Does Sexiness Expire? Nonsense, You’ll Still Got It
At what age, exactly, does a woman stop being sexy? 40? 50? 70? Does desirability have an expiry date, like a carton of milk? Society seems eager to tell us so, but actually sexiness is not about age; it thrives in the way we own our space, how we carry our experiences, and the way we redefine beauty on our own terms.
I see women, young and old, fretting over laugh lines, softening skin, and grey hairs, as if these things erase their allure. Even I, someone who should know better, have stood in front of the mirror wondering if a magic serum could turn back the clock. But to what end? To impress men? Other women? Ourselves?
Here’s the irony: the things we lament now—our lived-in bodies, our seasoned faces—will one day be the very things we look back on with nostalgia.

Still Got It: Why Age Doesn’t Define Sexy
We talk a lot about ageing gracefully, but what about ageing playfully and powerfully? With a sense of self that comes from years of learning what we love, what we want, and what we refuse to tolerate, ageing sexy becomes so effortless, so unapologetic, and so deeply magnetic.
As an Italian, I can tell you that embracing the three F’s—Fashion, Food, and Fun—is the key to a passionate life, and that passion is irresistibly attractive.

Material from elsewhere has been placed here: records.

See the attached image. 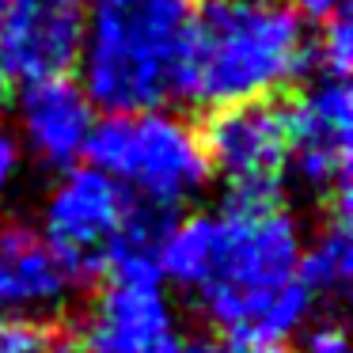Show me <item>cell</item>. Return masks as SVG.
<instances>
[{
  "label": "cell",
  "instance_id": "obj_1",
  "mask_svg": "<svg viewBox=\"0 0 353 353\" xmlns=\"http://www.w3.org/2000/svg\"><path fill=\"white\" fill-rule=\"evenodd\" d=\"M304 232L277 198L236 201L221 213L171 221L160 239V281L198 300L221 338L281 345L312 319L315 296L300 281Z\"/></svg>",
  "mask_w": 353,
  "mask_h": 353
},
{
  "label": "cell",
  "instance_id": "obj_2",
  "mask_svg": "<svg viewBox=\"0 0 353 353\" xmlns=\"http://www.w3.org/2000/svg\"><path fill=\"white\" fill-rule=\"evenodd\" d=\"M312 65L307 23L285 0H205L190 27L179 95L201 107L270 103Z\"/></svg>",
  "mask_w": 353,
  "mask_h": 353
},
{
  "label": "cell",
  "instance_id": "obj_3",
  "mask_svg": "<svg viewBox=\"0 0 353 353\" xmlns=\"http://www.w3.org/2000/svg\"><path fill=\"white\" fill-rule=\"evenodd\" d=\"M198 0H84L77 69L95 110L137 114L179 95Z\"/></svg>",
  "mask_w": 353,
  "mask_h": 353
},
{
  "label": "cell",
  "instance_id": "obj_4",
  "mask_svg": "<svg viewBox=\"0 0 353 353\" xmlns=\"http://www.w3.org/2000/svg\"><path fill=\"white\" fill-rule=\"evenodd\" d=\"M88 156L92 168L103 171L133 205L163 216L194 201L213 179L201 130L163 107L107 114L95 122Z\"/></svg>",
  "mask_w": 353,
  "mask_h": 353
},
{
  "label": "cell",
  "instance_id": "obj_5",
  "mask_svg": "<svg viewBox=\"0 0 353 353\" xmlns=\"http://www.w3.org/2000/svg\"><path fill=\"white\" fill-rule=\"evenodd\" d=\"M133 201L95 168H69L42 198V243L72 281L107 274L114 247L133 216Z\"/></svg>",
  "mask_w": 353,
  "mask_h": 353
},
{
  "label": "cell",
  "instance_id": "obj_6",
  "mask_svg": "<svg viewBox=\"0 0 353 353\" xmlns=\"http://www.w3.org/2000/svg\"><path fill=\"white\" fill-rule=\"evenodd\" d=\"M209 171L228 183L236 201L277 198L281 175L289 171V133L285 110L274 103H239L209 114L201 130Z\"/></svg>",
  "mask_w": 353,
  "mask_h": 353
},
{
  "label": "cell",
  "instance_id": "obj_7",
  "mask_svg": "<svg viewBox=\"0 0 353 353\" xmlns=\"http://www.w3.org/2000/svg\"><path fill=\"white\" fill-rule=\"evenodd\" d=\"M350 122L353 103L345 80L319 77L285 110L289 168L304 190L327 205L350 201Z\"/></svg>",
  "mask_w": 353,
  "mask_h": 353
},
{
  "label": "cell",
  "instance_id": "obj_8",
  "mask_svg": "<svg viewBox=\"0 0 353 353\" xmlns=\"http://www.w3.org/2000/svg\"><path fill=\"white\" fill-rule=\"evenodd\" d=\"M84 0H0V69L8 80L65 77L80 57Z\"/></svg>",
  "mask_w": 353,
  "mask_h": 353
},
{
  "label": "cell",
  "instance_id": "obj_9",
  "mask_svg": "<svg viewBox=\"0 0 353 353\" xmlns=\"http://www.w3.org/2000/svg\"><path fill=\"white\" fill-rule=\"evenodd\" d=\"M84 353H183L175 304L156 277H107L84 319Z\"/></svg>",
  "mask_w": 353,
  "mask_h": 353
},
{
  "label": "cell",
  "instance_id": "obj_10",
  "mask_svg": "<svg viewBox=\"0 0 353 353\" xmlns=\"http://www.w3.org/2000/svg\"><path fill=\"white\" fill-rule=\"evenodd\" d=\"M95 107L84 88L69 77L23 84L16 99V145L42 168L69 171L88 156L95 133Z\"/></svg>",
  "mask_w": 353,
  "mask_h": 353
},
{
  "label": "cell",
  "instance_id": "obj_11",
  "mask_svg": "<svg viewBox=\"0 0 353 353\" xmlns=\"http://www.w3.org/2000/svg\"><path fill=\"white\" fill-rule=\"evenodd\" d=\"M72 285L77 281L42 243L39 232L0 221V312L34 319L61 307Z\"/></svg>",
  "mask_w": 353,
  "mask_h": 353
},
{
  "label": "cell",
  "instance_id": "obj_12",
  "mask_svg": "<svg viewBox=\"0 0 353 353\" xmlns=\"http://www.w3.org/2000/svg\"><path fill=\"white\" fill-rule=\"evenodd\" d=\"M353 277V232H350V201H334L330 216L312 243L300 251V281L312 296H345Z\"/></svg>",
  "mask_w": 353,
  "mask_h": 353
},
{
  "label": "cell",
  "instance_id": "obj_13",
  "mask_svg": "<svg viewBox=\"0 0 353 353\" xmlns=\"http://www.w3.org/2000/svg\"><path fill=\"white\" fill-rule=\"evenodd\" d=\"M312 65H319L323 77L345 80L353 65V23L350 12H338L323 23L319 39H312Z\"/></svg>",
  "mask_w": 353,
  "mask_h": 353
},
{
  "label": "cell",
  "instance_id": "obj_14",
  "mask_svg": "<svg viewBox=\"0 0 353 353\" xmlns=\"http://www.w3.org/2000/svg\"><path fill=\"white\" fill-rule=\"evenodd\" d=\"M0 353H50V330L39 319L0 312Z\"/></svg>",
  "mask_w": 353,
  "mask_h": 353
},
{
  "label": "cell",
  "instance_id": "obj_15",
  "mask_svg": "<svg viewBox=\"0 0 353 353\" xmlns=\"http://www.w3.org/2000/svg\"><path fill=\"white\" fill-rule=\"evenodd\" d=\"M300 353H350V334L338 319H323L315 327H307Z\"/></svg>",
  "mask_w": 353,
  "mask_h": 353
},
{
  "label": "cell",
  "instance_id": "obj_16",
  "mask_svg": "<svg viewBox=\"0 0 353 353\" xmlns=\"http://www.w3.org/2000/svg\"><path fill=\"white\" fill-rule=\"evenodd\" d=\"M19 168H23V152H19L12 130L0 122V205H4V201L12 198V190H16Z\"/></svg>",
  "mask_w": 353,
  "mask_h": 353
},
{
  "label": "cell",
  "instance_id": "obj_17",
  "mask_svg": "<svg viewBox=\"0 0 353 353\" xmlns=\"http://www.w3.org/2000/svg\"><path fill=\"white\" fill-rule=\"evenodd\" d=\"M183 353H281V350L259 342H239V338H205V342L183 345Z\"/></svg>",
  "mask_w": 353,
  "mask_h": 353
},
{
  "label": "cell",
  "instance_id": "obj_18",
  "mask_svg": "<svg viewBox=\"0 0 353 353\" xmlns=\"http://www.w3.org/2000/svg\"><path fill=\"white\" fill-rule=\"evenodd\" d=\"M300 19H315V23H327L330 16L345 12V0H292Z\"/></svg>",
  "mask_w": 353,
  "mask_h": 353
},
{
  "label": "cell",
  "instance_id": "obj_19",
  "mask_svg": "<svg viewBox=\"0 0 353 353\" xmlns=\"http://www.w3.org/2000/svg\"><path fill=\"white\" fill-rule=\"evenodd\" d=\"M8 84H12V80L4 77V69H0V107H4V103H8Z\"/></svg>",
  "mask_w": 353,
  "mask_h": 353
}]
</instances>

Science backs this up. A study on adults over 50 found that 78% of participants felt younger than their actual age, suggesting that youthfulness is a subjective experience not solely tied to physical appearance. This implies that desire may be influenced by factors beyond visible youth. Additionally, research indicates that older chronological age is associated with feeling younger, with participants who felt younger reporting a subjective age nearly nine years below their actual age.

But let’s not dismiss physical attraction itself—because it, too, evolves. Studies show that attraction isn’t just about symmetrical features and taut skin. It’s about the way a person moves, their energy, and even their body language. In fact, research from the University of Texas found that confidence and expressiveness play a more significant role in perceived attractiveness than youth itself. Think of the women we admire most—Helen Mirren, Angela Bassett, Isabella Rossellini, Philippine Leroy-Beaulieu,—they exude an undeniable magnetism, not in spite of their age but because they’ve grown into themselves.
And desire itself shifts. In our twenties, attraction may be heavily driven by physical appearance, novelty, and impulse. But as we age, research suggests that emotional connection, shared experiences, and intellectual intimacy become stronger drivers of desire. Another study found that for adults over 50, sexual satisfaction increased with age—not because of physical perfection, but because of a deeper understanding of their own desires and greater emotional and physical confidence. In other words, we not only remain desirable, but we desire in a way that is richer, more complex, and often more fulfilling.
So let’s abandon the idea that sexiness has a cut-off point. Let’s embrace the knowledge that our attractiveness isn’t just about smooth skin and tight bodies, but about depth, intelligence, charisma, and self-assurance. And most of all, let’s remind each other that we’re beautiful now—so we don’t have to wait until we’re 90 to realise it.
Remember: we’ve always had it. And as the old woman said to Barbie (the movie), “I know, I’m beautiful.”